The cargo is distributed across 40 tankers. Moreover, 21 vessels are heading toward Asia, with several bound for major energy markets. Five tankers are expected to deliver crude to China, while another five are headed toward Malaysia and Singapore, which serve as key regional transshipment hubs. Notably, none of the shipments contains Iranian crude.
Rising Supply Expected to Influence Oil Markets
Earlier estimates suggested about 62 million barrels were waiting for clearance to move through the strategic waterway. As a result, analysts believe refiners in Asia may increase processing rates or rebuild depleted storage inventories.
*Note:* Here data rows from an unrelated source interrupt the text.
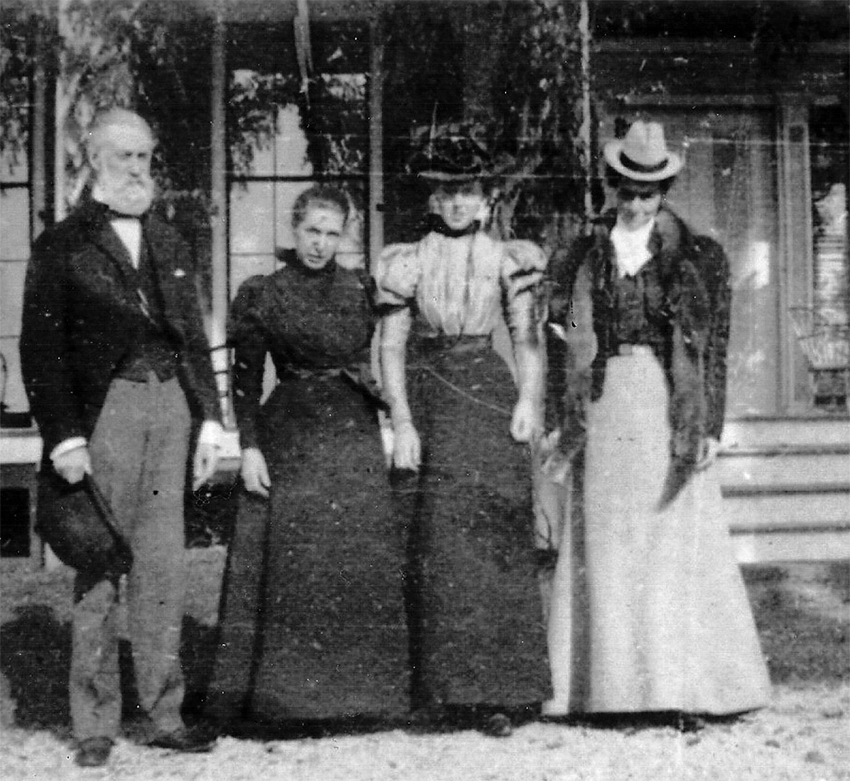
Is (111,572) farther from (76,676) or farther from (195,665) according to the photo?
(195,665)

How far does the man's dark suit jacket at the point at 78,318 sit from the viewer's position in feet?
10.4

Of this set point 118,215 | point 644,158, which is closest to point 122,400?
point 118,215

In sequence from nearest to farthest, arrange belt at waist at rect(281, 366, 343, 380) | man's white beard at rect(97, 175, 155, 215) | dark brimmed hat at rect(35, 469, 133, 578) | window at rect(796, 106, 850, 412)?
1. dark brimmed hat at rect(35, 469, 133, 578)
2. man's white beard at rect(97, 175, 155, 215)
3. belt at waist at rect(281, 366, 343, 380)
4. window at rect(796, 106, 850, 412)

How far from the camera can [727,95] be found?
564cm

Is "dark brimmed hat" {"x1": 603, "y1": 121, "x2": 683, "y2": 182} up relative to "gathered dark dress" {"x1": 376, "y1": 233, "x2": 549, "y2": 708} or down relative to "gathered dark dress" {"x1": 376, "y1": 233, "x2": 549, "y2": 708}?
up

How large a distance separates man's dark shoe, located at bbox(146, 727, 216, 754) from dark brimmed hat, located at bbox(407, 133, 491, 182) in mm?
1982

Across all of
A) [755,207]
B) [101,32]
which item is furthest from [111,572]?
[755,207]

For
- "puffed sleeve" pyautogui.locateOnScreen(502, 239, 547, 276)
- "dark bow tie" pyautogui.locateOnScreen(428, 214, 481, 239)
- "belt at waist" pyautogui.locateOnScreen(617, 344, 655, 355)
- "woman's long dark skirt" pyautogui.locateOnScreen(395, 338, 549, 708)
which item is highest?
"dark bow tie" pyautogui.locateOnScreen(428, 214, 481, 239)

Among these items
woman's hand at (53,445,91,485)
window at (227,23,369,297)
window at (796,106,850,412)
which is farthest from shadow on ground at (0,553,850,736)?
window at (227,23,369,297)

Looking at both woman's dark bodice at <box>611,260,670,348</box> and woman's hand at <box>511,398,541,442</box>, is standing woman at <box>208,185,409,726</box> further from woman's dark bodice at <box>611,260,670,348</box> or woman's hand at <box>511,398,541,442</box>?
woman's dark bodice at <box>611,260,670,348</box>

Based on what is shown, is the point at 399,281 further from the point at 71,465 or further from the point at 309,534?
the point at 71,465

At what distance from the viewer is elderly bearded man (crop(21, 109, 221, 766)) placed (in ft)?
10.5

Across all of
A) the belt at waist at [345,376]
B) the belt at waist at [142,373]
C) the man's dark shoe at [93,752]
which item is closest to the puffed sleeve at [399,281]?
the belt at waist at [345,376]

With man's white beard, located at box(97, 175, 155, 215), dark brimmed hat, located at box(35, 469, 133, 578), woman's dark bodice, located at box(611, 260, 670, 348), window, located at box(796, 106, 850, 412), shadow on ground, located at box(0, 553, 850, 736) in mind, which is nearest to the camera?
dark brimmed hat, located at box(35, 469, 133, 578)
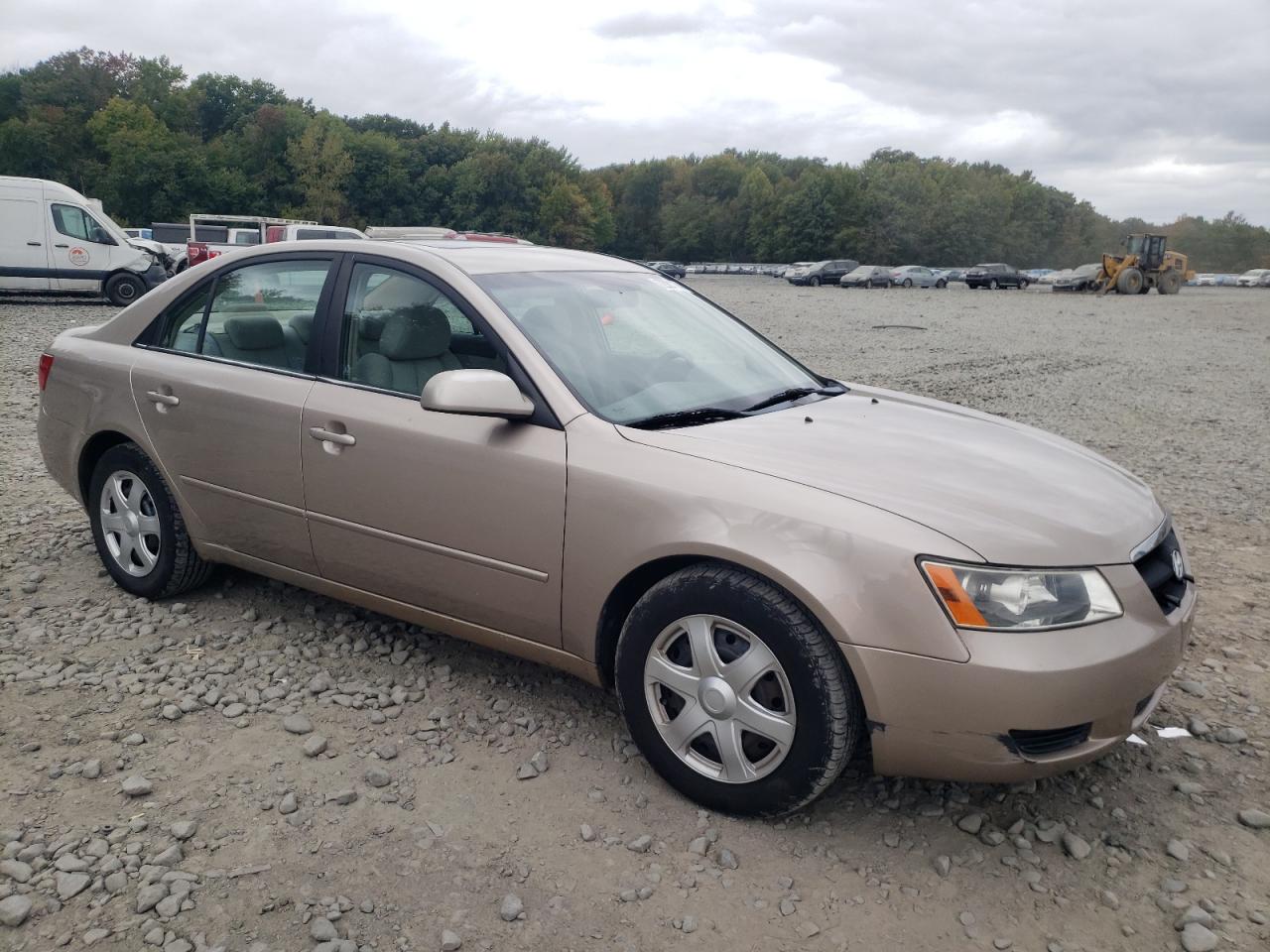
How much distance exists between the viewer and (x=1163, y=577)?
111 inches

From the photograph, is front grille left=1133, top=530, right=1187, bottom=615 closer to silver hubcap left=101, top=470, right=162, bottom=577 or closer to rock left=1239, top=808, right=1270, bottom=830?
rock left=1239, top=808, right=1270, bottom=830

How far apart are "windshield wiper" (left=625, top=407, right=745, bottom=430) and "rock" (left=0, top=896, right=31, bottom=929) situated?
1998 mm

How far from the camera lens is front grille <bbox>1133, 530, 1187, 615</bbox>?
2748mm

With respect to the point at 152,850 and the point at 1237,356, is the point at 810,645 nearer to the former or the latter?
the point at 152,850

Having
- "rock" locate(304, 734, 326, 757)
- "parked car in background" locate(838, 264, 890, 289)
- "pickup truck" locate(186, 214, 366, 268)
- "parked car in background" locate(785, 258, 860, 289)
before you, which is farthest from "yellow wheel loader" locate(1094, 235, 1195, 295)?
"rock" locate(304, 734, 326, 757)

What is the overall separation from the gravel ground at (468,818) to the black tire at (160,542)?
11cm

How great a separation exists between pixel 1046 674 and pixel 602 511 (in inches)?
49.6

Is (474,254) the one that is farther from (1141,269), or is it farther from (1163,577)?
(1141,269)

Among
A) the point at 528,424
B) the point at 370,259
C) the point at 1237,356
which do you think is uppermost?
the point at 370,259

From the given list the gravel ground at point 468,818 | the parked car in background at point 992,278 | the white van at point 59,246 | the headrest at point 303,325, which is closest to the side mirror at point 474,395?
the headrest at point 303,325

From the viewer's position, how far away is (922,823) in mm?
2896

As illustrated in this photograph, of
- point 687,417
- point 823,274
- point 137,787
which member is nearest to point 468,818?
point 137,787

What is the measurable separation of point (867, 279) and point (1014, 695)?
48429mm

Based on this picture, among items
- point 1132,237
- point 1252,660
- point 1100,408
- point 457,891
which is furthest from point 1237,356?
point 1132,237
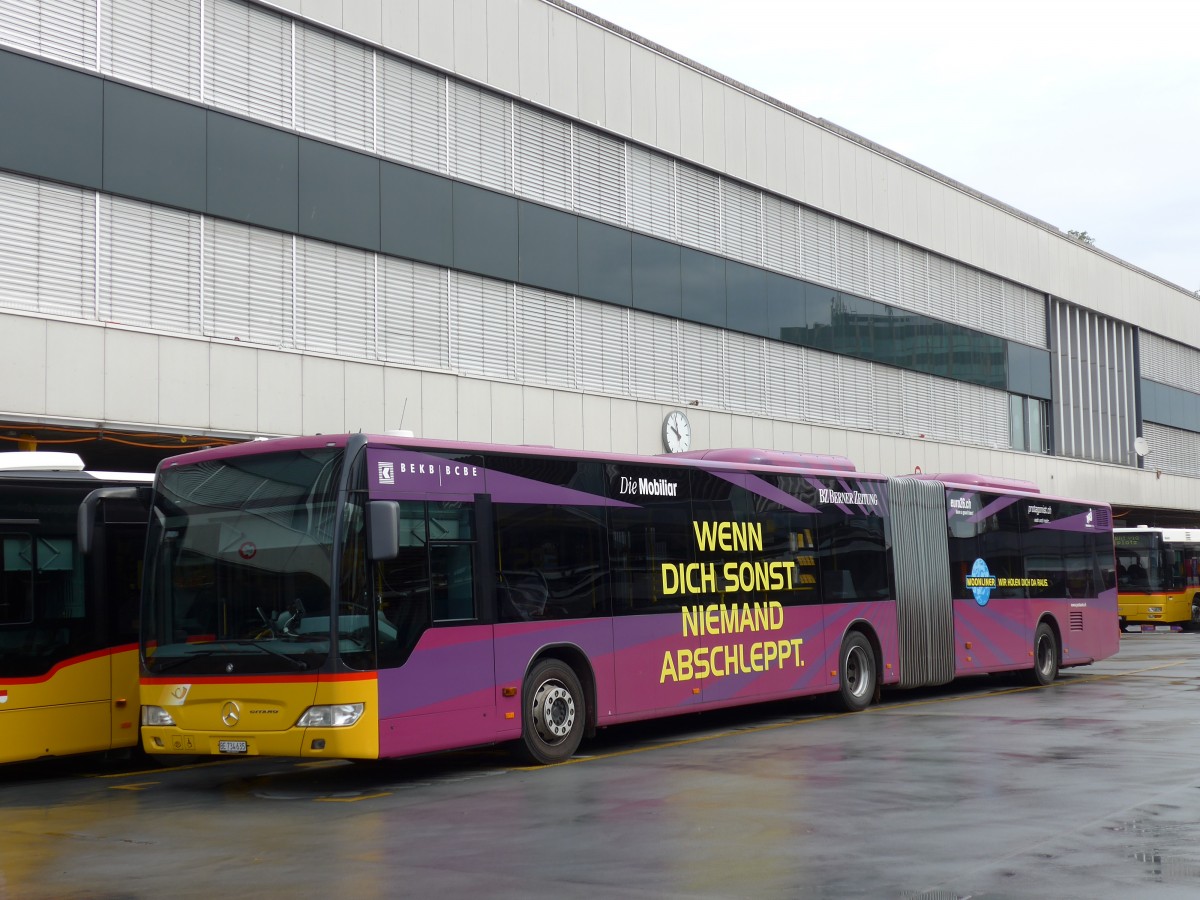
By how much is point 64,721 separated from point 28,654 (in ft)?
2.44

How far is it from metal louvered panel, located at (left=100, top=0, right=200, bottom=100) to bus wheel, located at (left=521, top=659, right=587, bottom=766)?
431 inches

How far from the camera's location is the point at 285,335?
21516 millimetres

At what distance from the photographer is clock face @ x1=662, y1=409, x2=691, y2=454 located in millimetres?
28297

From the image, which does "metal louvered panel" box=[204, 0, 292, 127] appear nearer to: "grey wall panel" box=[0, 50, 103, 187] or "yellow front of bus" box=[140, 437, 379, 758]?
"grey wall panel" box=[0, 50, 103, 187]

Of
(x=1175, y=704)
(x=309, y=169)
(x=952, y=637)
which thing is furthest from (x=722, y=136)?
(x=1175, y=704)

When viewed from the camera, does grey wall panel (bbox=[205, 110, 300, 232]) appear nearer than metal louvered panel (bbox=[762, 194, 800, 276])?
Yes

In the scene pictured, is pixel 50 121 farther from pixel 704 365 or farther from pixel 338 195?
pixel 704 365

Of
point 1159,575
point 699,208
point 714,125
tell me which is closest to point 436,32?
point 699,208

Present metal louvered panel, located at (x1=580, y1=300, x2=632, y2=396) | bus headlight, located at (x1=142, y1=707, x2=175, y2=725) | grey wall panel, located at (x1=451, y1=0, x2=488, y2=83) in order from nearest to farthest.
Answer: bus headlight, located at (x1=142, y1=707, x2=175, y2=725), grey wall panel, located at (x1=451, y1=0, x2=488, y2=83), metal louvered panel, located at (x1=580, y1=300, x2=632, y2=396)

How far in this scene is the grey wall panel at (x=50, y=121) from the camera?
18.0 m

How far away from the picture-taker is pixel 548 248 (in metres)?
26.3

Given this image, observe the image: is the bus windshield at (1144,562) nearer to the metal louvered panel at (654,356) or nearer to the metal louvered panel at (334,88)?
the metal louvered panel at (654,356)

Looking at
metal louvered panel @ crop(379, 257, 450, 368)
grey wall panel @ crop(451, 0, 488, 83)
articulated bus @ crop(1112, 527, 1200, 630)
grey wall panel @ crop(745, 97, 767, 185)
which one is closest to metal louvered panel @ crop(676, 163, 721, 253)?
grey wall panel @ crop(745, 97, 767, 185)

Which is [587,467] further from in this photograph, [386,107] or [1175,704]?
[386,107]
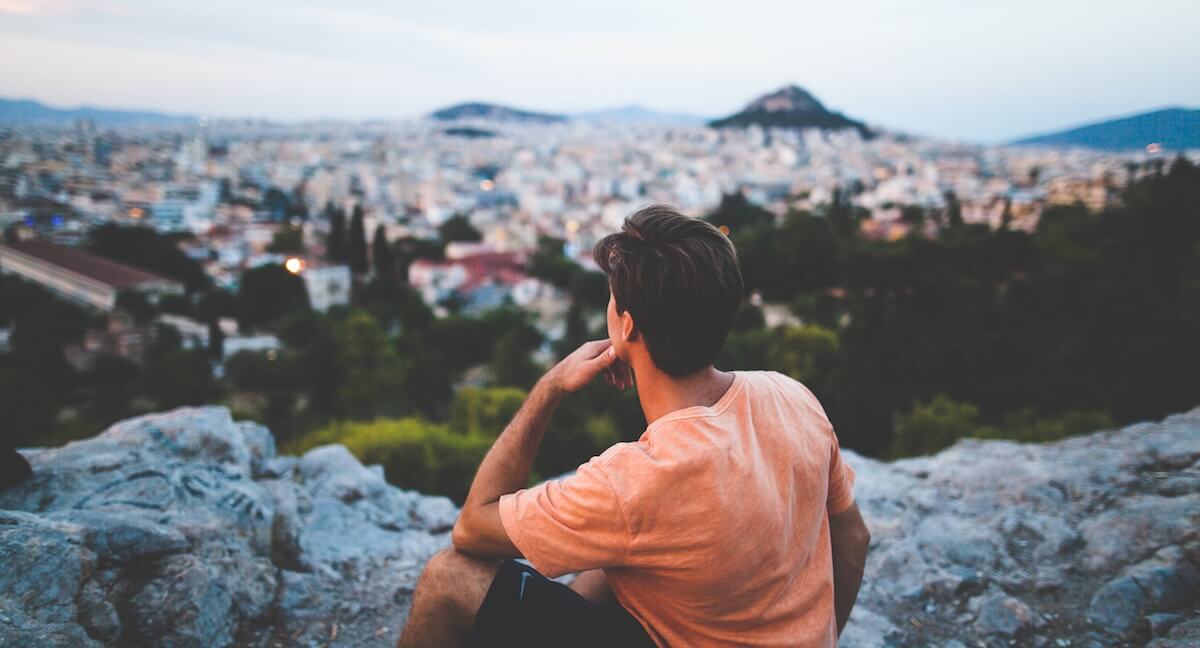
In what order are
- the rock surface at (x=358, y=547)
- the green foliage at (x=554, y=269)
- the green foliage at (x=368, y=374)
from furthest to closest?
the green foliage at (x=554, y=269), the green foliage at (x=368, y=374), the rock surface at (x=358, y=547)

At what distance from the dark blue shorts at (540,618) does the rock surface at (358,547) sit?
1.07 meters

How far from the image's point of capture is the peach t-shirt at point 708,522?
1.01 metres

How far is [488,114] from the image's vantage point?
15238cm

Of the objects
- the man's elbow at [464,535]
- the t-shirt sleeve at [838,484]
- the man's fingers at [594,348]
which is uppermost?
the man's fingers at [594,348]

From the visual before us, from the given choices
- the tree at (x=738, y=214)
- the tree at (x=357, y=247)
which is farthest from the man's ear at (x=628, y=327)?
the tree at (x=738, y=214)

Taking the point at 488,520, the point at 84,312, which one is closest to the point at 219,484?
the point at 488,520

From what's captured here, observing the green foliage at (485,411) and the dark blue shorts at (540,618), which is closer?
the dark blue shorts at (540,618)

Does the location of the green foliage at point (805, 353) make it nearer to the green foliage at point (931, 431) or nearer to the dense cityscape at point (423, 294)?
the dense cityscape at point (423, 294)

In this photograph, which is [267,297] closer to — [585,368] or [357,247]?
[357,247]

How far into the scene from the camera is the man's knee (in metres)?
1.30

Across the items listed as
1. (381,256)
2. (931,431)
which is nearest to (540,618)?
(931,431)

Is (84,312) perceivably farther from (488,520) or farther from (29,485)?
(488,520)

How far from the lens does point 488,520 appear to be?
4.01ft

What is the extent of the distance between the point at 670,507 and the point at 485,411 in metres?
10.7
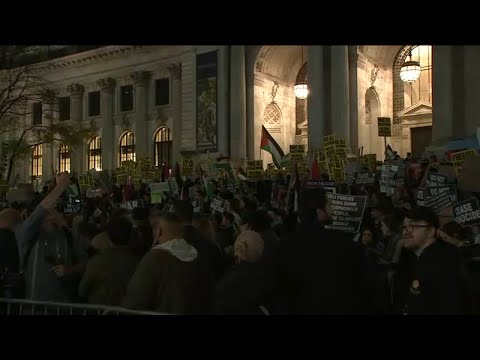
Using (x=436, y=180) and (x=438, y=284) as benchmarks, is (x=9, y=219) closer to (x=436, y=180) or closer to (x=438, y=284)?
(x=438, y=284)

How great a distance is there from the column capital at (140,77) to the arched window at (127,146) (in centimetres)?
342

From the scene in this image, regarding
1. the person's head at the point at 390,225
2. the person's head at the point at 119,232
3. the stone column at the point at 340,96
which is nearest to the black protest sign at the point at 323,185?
the person's head at the point at 390,225

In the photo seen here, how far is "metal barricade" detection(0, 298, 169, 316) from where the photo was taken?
4.27 meters

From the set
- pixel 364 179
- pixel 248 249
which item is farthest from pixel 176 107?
pixel 248 249

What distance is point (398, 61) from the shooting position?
1128 inches

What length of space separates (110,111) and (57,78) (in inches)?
222

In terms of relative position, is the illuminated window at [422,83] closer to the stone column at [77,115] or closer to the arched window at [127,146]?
the arched window at [127,146]

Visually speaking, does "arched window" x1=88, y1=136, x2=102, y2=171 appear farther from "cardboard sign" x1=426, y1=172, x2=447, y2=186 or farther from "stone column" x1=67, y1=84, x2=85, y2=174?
"cardboard sign" x1=426, y1=172, x2=447, y2=186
This potential surge in supply could reshape short-term market dynamics.
Furthermore, the anticipated crude flow has already influenced sentiment in global energy markets. Oil prices have shown downward pressure as traders factor in improved supply conditions and reduced geopolitical risk in the region.
Market Outlook and Price Forecasts
Several major financial institutions, including Morgan Stanley, Goldman Sachs, and Citi, have revised their crude oil outlooks. In addition, Citi has taken the most bearish stance, projecting Brent crude to average around $75 per barrel in the next quarter. Morgan Stanley, however, expects Brent to reach about $90 per barrel in the third quarter despite increased supply through Hormuz.
At the time of reporting, Brent crude traded near $80 per barrel, while West Texas Intermediate stood at $75.97. Both benchmarks recorded slight gains from the previous session as markets continued to react to shifting geopolitical and supply conditions.